Enterprise connects AI employees to partner agents
An AI agent exposes itself via A2A protocol, letting partner systems and external agents call it without any custom API work.
Expose any employee as a Google A2A agent so external AI agents can discover and collaborate with your workforce.
Your AI employees speak the Agent-to-Agent (A2A) protocol, Google's open standard for AI agent interoperability. Any A2A-compatible agent can discover your employees, understand their capabilities, and send them tasks. Your workforce becomes part of a larger ecosystem of collaborating AI agents.
A2A goes beyond simple API calls. External agents can discover what your employees are capable of, negotiate task formats, and exchange structured results. A project management agent can find your research employee, understand it accepts research briefs, send one over, and receive a structured report back. Agent-native communication, not human-shaped API wrappers.
Combined with MCP support, your employees are reachable from both major interoperability standards. MCP for tool-oriented integrations (Claude, Cursor, Windsurf), A2A for agent-oriented collaborations (autonomous agents, multi-agent workflows). Two protocols, full coverage of the AI integration landscape.
Google's Agent-to-Agent (A2A) protocol defines how AI agents from different systems discover each other, exchange capabilities, and collaborate on tasks. With A2A Protocol support, every Sistava employee can be exposed as an A2A agent, making them accessible to any external agent that speaks the A2A standard.
This is the foundation of a truly interoperable multi-agent future. An external orchestration agent, a partner company's AI system, or a third-party automation platform can discover your AI employees, understand their capabilities through the A2A agent card, and call them as participants in cross-system workflows.
The A2A protocol uses agent cards to describe what an agent can do. When you enable A2A for an AI employee, Sistava automatically generates a compliant agent card that describes the employee's skills, available actions, input/output schemas, and authentication requirements. External agents use this card to understand how to work with your employee without any manual documentation.
Capability discovery is automatic. When an external A2A agent queries your employee's endpoint, it receives a current, accurate description of capabilities based on the employee's actual configuration. If you add a skill or change a tool assignment, the agent card updates accordingly.
You control which employees are A2A-discoverable and who can discover them. Public endpoints allow any A2A client to find and call your employee. Private endpoints require a specific access token, limiting access to trusted external agents. This lets you selectively open your AI workforce to external collaboration while maintaining security boundaries.
A2A protocol is designed for scenarios where agents from different organizations need to work together. A client's AI system can delegate a task to your AI employee, receive the result, and continue its workflow, without any human-mediated integration work. This is what genuine agent interoperability looks like in practice.
For organizations building AI-native products or operating in partner ecosystems, A2A support means your AI workforce can participate directly in external workflows as a first-class service provider.
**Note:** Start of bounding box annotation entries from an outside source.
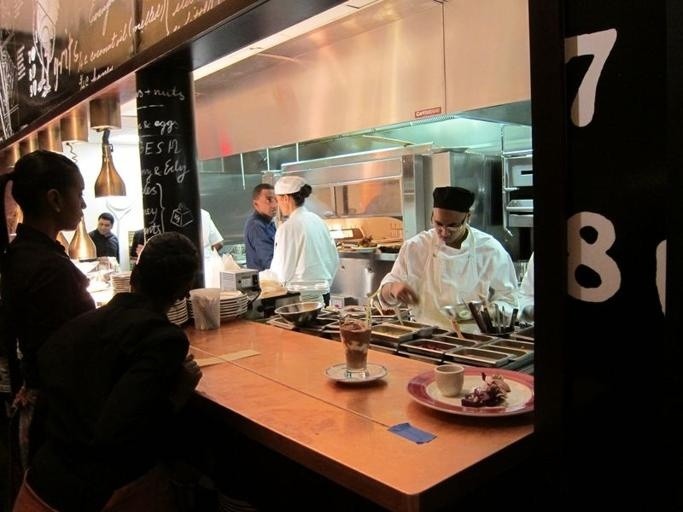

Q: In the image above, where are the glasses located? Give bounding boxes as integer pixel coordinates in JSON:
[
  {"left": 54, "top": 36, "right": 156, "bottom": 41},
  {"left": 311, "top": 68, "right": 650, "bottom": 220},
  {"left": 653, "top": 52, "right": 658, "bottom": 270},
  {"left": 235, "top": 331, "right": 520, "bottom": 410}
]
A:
[{"left": 429, "top": 210, "right": 468, "bottom": 231}]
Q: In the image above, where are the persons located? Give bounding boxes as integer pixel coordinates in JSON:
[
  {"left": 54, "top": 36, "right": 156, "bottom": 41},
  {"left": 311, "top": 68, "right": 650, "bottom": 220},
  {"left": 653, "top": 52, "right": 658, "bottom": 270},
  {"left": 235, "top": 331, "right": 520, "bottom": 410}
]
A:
[
  {"left": 88, "top": 212, "right": 120, "bottom": 265},
  {"left": 519, "top": 250, "right": 535, "bottom": 321},
  {"left": 131, "top": 228, "right": 145, "bottom": 257},
  {"left": 1, "top": 148, "right": 95, "bottom": 473},
  {"left": 243, "top": 183, "right": 280, "bottom": 272},
  {"left": 200, "top": 208, "right": 226, "bottom": 289},
  {"left": 376, "top": 186, "right": 519, "bottom": 329},
  {"left": 258, "top": 175, "right": 340, "bottom": 308},
  {"left": 7, "top": 231, "right": 203, "bottom": 512}
]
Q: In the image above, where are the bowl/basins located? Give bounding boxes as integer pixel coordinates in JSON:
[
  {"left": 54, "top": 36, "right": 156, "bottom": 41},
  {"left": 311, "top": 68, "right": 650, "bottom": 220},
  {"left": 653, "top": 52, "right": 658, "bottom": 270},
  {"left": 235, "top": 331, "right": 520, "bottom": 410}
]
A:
[{"left": 273, "top": 301, "right": 326, "bottom": 325}]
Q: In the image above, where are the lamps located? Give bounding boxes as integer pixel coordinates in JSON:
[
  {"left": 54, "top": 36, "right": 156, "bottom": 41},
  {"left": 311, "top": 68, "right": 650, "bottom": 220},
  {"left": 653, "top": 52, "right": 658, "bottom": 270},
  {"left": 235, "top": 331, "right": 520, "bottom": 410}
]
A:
[
  {"left": 68, "top": 214, "right": 97, "bottom": 261},
  {"left": 56, "top": 232, "right": 69, "bottom": 256},
  {"left": 94, "top": 128, "right": 127, "bottom": 197}
]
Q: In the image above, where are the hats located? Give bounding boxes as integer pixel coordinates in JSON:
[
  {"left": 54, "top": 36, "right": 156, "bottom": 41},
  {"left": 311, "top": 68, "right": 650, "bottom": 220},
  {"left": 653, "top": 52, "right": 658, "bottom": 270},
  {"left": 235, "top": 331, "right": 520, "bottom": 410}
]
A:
[
  {"left": 272, "top": 174, "right": 307, "bottom": 196},
  {"left": 432, "top": 185, "right": 475, "bottom": 213}
]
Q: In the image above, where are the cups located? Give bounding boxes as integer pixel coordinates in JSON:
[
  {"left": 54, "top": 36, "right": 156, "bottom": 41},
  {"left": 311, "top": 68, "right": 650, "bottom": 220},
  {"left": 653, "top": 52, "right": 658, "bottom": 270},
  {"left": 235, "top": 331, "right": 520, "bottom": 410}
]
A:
[
  {"left": 433, "top": 363, "right": 466, "bottom": 398},
  {"left": 188, "top": 286, "right": 221, "bottom": 331},
  {"left": 337, "top": 304, "right": 373, "bottom": 378}
]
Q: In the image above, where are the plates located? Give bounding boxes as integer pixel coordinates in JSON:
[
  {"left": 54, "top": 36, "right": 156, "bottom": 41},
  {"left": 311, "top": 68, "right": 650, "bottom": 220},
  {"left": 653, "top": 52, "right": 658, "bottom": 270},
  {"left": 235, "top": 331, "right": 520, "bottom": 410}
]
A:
[
  {"left": 351, "top": 244, "right": 381, "bottom": 253},
  {"left": 109, "top": 270, "right": 248, "bottom": 326},
  {"left": 403, "top": 365, "right": 537, "bottom": 423},
  {"left": 324, "top": 363, "right": 387, "bottom": 385}
]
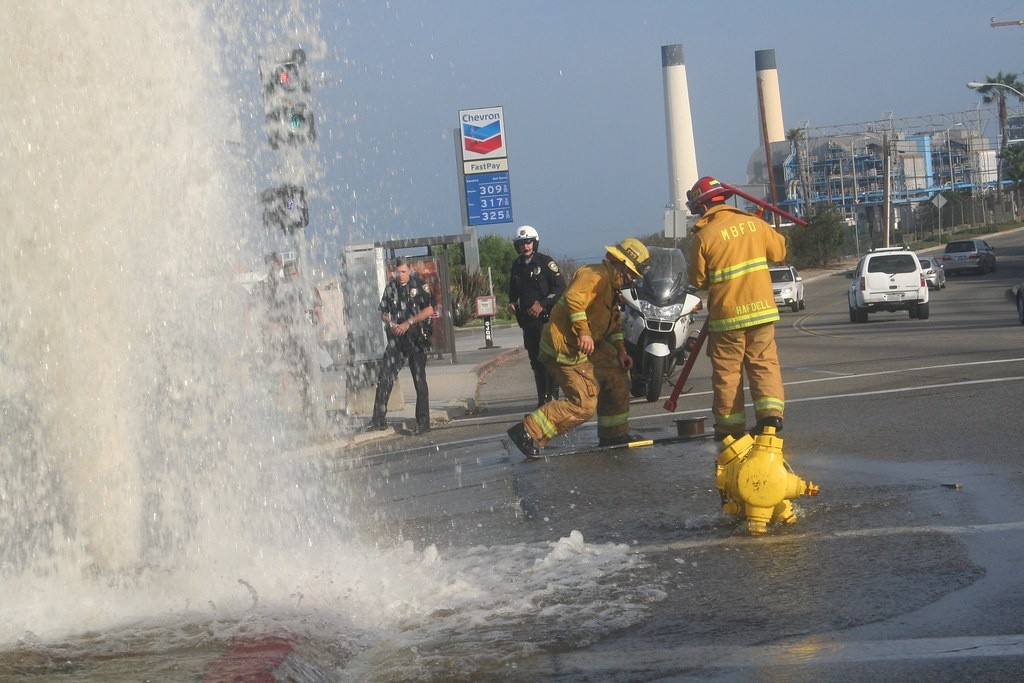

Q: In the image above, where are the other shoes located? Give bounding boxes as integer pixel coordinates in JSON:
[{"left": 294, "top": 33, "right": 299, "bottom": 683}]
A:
[
  {"left": 749, "top": 416, "right": 783, "bottom": 436},
  {"left": 363, "top": 418, "right": 388, "bottom": 431},
  {"left": 714, "top": 432, "right": 745, "bottom": 440},
  {"left": 538, "top": 402, "right": 545, "bottom": 407},
  {"left": 412, "top": 423, "right": 430, "bottom": 436}
]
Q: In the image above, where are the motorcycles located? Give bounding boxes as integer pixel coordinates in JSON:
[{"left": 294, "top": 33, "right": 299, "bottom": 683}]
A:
[{"left": 617, "top": 245, "right": 703, "bottom": 402}]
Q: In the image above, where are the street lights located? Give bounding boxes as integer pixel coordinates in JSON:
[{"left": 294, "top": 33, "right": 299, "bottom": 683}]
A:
[{"left": 946, "top": 123, "right": 963, "bottom": 192}]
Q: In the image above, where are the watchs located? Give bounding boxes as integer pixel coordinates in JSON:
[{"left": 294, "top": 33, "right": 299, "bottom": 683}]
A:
[{"left": 406, "top": 318, "right": 414, "bottom": 326}]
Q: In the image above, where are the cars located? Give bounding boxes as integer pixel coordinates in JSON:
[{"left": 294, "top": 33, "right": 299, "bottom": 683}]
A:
[{"left": 915, "top": 255, "right": 946, "bottom": 291}]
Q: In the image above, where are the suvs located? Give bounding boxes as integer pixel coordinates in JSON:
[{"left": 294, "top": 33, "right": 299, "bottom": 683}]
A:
[
  {"left": 768, "top": 263, "right": 806, "bottom": 312},
  {"left": 846, "top": 246, "right": 930, "bottom": 323},
  {"left": 943, "top": 238, "right": 997, "bottom": 278}
]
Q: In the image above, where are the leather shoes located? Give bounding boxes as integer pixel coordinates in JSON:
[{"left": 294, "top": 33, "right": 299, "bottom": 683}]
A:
[
  {"left": 507, "top": 423, "right": 539, "bottom": 455},
  {"left": 598, "top": 434, "right": 644, "bottom": 447}
]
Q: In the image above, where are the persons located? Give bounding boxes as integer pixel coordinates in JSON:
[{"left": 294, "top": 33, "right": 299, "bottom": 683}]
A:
[
  {"left": 685, "top": 176, "right": 787, "bottom": 441},
  {"left": 507, "top": 225, "right": 568, "bottom": 418},
  {"left": 356, "top": 255, "right": 436, "bottom": 436},
  {"left": 250, "top": 251, "right": 338, "bottom": 394},
  {"left": 507, "top": 237, "right": 654, "bottom": 458}
]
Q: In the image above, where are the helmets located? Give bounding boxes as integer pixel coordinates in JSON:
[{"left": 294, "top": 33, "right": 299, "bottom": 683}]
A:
[
  {"left": 513, "top": 226, "right": 539, "bottom": 254},
  {"left": 605, "top": 238, "right": 651, "bottom": 278},
  {"left": 685, "top": 176, "right": 734, "bottom": 215}
]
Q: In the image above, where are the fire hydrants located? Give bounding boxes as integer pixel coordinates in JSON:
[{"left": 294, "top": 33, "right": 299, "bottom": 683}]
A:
[{"left": 714, "top": 425, "right": 820, "bottom": 537}]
Your specialized AI employees become available to a much larger potential audience of agent orchestrators without you building custom APIs for each.
An AI agent exposes itself via A2A protocol, letting partner systems and external agents call it without any custom API work.
Multiple AI employees communicate with each other and with third-party agents through A2A, forming a coordinated workforce across platforms.
The AI agent registers as an A2A endpoint, making it callable by any agent built on Google's Agent Development Kit or compatible frameworks.
AI employees publish their capabilities via A2A cards. Any compatible agent in the org can discover and delegate to them automatically.
| Before | After |
|---|---|
| AI agents from different platforms cannot communicate directly. | A2A protocol gives every AI employee a standard interoperability layer. |
| Cross-platform agent workflows require custom integration work. | Any A2A-compatible agent can call the AI employee without extra code. |
| Capabilities are locked inside one platform. | The AI agent publishes its skills to the broader agent ecosystem. |
| Building multi-vendor agent pipelines takes weeks of engineering. | A2A makes cross-system delegation a configuration, not a project. |
Agent-to-Agent (A2A) is an open protocol proposed by Google that defines how AI agents from different systems discover, communicate, and collaborate. It matters because it creates a standard way for AI agents to work together across platform boundaries, similar to how HTTP standardized web communication.
Any A2A-compliant agent client can discover and call your employees using the standard protocol. No custom integration is required. The calling agent uses the agent card endpoint to discover capabilities and the task endpoint to initiate collaboration.
MCP connects AI tools to client applications like IDEs and chat interfaces, where a human is driving the interaction. A2A connects agents to other agents for fully autonomous agent-to-agent collaboration. Both protocols are complementary and both are supported by Sistava.
Yes. A2A calls appear in the Activity Feed and Execution Inspector with a clear indicator that the request originated from an external A2A agent. You have full visibility into what external agents are asking your employees to do.
Yes, the A2A protocol lets your AI employee act as a server that other agents, built on any framework, can discover and call using the open Agent-to-Agent standard. Your employee becomes part of a broader multi-agent ecosystem.
We have agents built on three different frameworks. A2A lets them all hand off work to our Sista specialists without any custom glue code between them.